Arc 2. Face Your Death with Courage
The sun had begun its slow descent behind the pine-choked hills, casting long, gold-streaked shadows across the uneven trail. The light bled between the trees in narrow slits, like the world itself was trying to close its eyes and pretend it didn't see what was coming.
I tightened my grip on the ironwood staff I'd carved back in Falkreath. A light wind stirred the leaves and danced across the worn trail, but something else rode with it—something I could feel, but not name. Erik walked beside me, quiet as always, his boots crunching softly over the brittle underbrush. He hadn't spoken much since we passed Nikolai's group. Not that I minded. The silence between us had become its own kind of language.
But then I heard them—rustling. Mismatched footfalls. Leather scraping against steel. A forced cough.
And then a voice, cracked and lazy: "Hello... uh... citizens. We came here to collect, uh... taxes."
I turned slowly, and there they were—six of them stepping out from behind the birches. They wore Imperial armor, or at least pieces of it. The armor was blood-rusted, too large or too small on some of them, held together with frayed straps and patches of fur. One of them wore the helmet backwards.
A bad copy of a bad lie.
Erik didn't move, but I felt him shift ever so slightly beside me. He looked at me.
I looked back.
And in that breath of a moment, we nodded.
The one in front—who I guessed was their leader only because he spoke first—tilted his head. "So what's it gonna be? You pay us the gold, or we'll be forced to consider you... uncooperative citizens."
I smiled. "And what's the tax rate in this part of Skyrim?"
The others chuckled behind him, like children imitating wolves.
He took a step closer, his fingers twitching near the hilt of a chipped steel sword. "Everything you've got. For, uh... security reasons."
Erik's hand was already resting on the hilt of his dagger. "You killed real Legionnaires for that armor."
"Prove it," the leader snapped.
Erik did.
Before the last syllable had left his mouth, Erik was in motion—a blur of black cloak and flickering steel. His dagger flashed once, opening the man's throat like a scroll.
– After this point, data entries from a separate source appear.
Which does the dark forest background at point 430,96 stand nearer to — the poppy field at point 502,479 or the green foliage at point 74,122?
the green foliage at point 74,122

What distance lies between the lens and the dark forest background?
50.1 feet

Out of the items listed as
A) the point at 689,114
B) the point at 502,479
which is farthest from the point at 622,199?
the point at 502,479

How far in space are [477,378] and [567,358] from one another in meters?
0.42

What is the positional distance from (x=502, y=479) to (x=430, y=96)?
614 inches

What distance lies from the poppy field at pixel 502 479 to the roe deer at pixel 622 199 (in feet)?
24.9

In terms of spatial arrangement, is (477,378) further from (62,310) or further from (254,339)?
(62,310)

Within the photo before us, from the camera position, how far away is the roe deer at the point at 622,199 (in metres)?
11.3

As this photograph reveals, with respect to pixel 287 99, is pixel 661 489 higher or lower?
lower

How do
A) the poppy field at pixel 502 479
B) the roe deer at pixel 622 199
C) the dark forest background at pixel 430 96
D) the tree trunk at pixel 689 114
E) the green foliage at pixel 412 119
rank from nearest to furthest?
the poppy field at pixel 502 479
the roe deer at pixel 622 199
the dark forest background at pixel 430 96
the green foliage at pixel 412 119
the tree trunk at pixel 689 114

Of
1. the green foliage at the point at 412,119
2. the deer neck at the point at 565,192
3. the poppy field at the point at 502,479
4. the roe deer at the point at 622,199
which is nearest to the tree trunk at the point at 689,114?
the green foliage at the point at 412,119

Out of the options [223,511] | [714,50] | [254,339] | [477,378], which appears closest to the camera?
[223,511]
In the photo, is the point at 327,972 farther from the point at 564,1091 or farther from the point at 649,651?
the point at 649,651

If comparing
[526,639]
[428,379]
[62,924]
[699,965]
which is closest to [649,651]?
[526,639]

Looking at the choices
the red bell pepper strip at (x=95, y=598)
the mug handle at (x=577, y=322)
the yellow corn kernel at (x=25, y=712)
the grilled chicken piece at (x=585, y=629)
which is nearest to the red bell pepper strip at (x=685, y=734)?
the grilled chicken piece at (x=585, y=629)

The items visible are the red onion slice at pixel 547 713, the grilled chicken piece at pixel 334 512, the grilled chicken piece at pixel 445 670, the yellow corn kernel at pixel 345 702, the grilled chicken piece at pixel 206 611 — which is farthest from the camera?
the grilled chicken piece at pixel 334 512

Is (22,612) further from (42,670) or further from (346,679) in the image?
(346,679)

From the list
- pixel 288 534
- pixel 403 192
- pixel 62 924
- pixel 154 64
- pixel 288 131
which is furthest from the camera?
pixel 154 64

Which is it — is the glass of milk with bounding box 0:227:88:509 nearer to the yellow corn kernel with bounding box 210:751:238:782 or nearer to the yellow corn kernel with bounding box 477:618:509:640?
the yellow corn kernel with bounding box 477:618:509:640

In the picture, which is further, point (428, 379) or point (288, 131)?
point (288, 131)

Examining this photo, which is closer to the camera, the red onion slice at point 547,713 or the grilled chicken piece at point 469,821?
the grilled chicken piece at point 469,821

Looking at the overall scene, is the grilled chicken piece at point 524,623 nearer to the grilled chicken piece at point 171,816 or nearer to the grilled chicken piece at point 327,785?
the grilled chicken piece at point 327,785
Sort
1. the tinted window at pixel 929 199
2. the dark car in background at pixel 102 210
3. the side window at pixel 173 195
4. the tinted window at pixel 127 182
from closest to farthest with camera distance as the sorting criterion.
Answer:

Blood sprayed the trees behind him, bright and steaming in the cooling dusk.
That was the signal.
I ducked the swing of another bandit's axe, the wind of it hissing past my ear. I rolled forward, the scent of dirt and iron flooding my nose, then sprang up behind him and smashed the end of my staff against the back of his knee. He howled, fell, and I brought the staff down again—once, twice—until his helmet crumpled inward like a crushed shell.
Another charged me, roaring with the blind courage of idiots. I saw Erik behind him, already dispatching his second opponent with a clean, elegant thrust through the ribs.
This one swung at me in wide, wild arcs—no form, no training, just anger and panic. I waited. Then, like Hadvar had taught me, I stepped inside his swing and drove my claws into his eyes.
He screamed. Gods, he screamed.
"Don't impersonate soldiers," I growled, pulling my claws free as he crumpled.
A fourth man tried to run. Erik threw a dagger. It found the base of his neck. He twitched once, then was still.
When it was over, the woods were silent again.